### Collected material
-*-

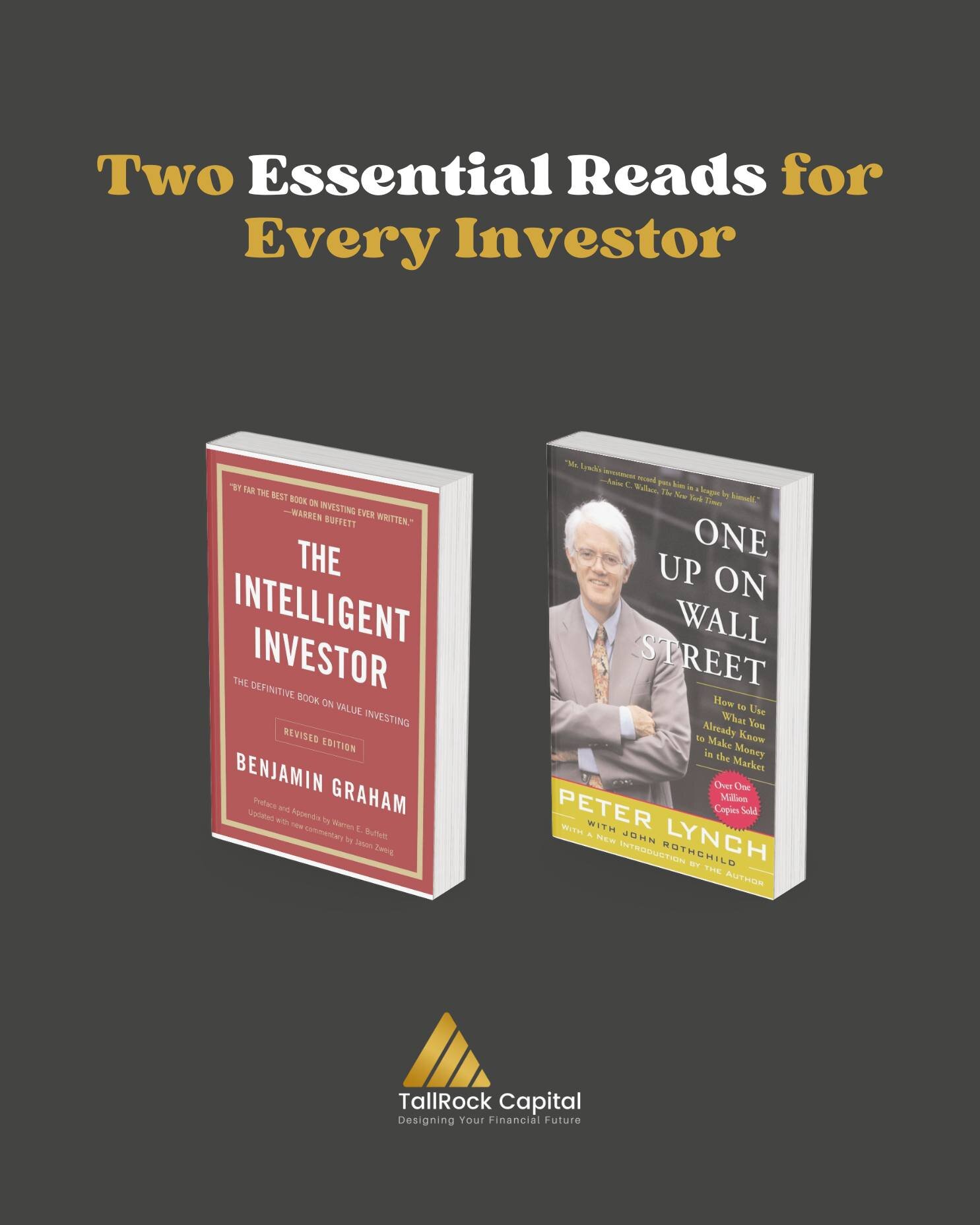 Dive into the world of investing with two timeless classics! 📚

Whether you're a newbie in the stock market or a seasoned investor, these books are a must-have in your financial library.

1️⃣ 'The Intelligent Investor' by Benjamin Graham: Uncover th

-*-

### Task objective
The complete material, set down exactly and stripped of pictures, is the expected response.

### Reply
 Dive into the world of investing with two timeless classics! 📚

Whether you're a newbie in the stock market or a seasoned investor, these books are a must-have in your financial library.

1️⃣ 'The Intelligent Investor' by Benjamin Graham: Uncover th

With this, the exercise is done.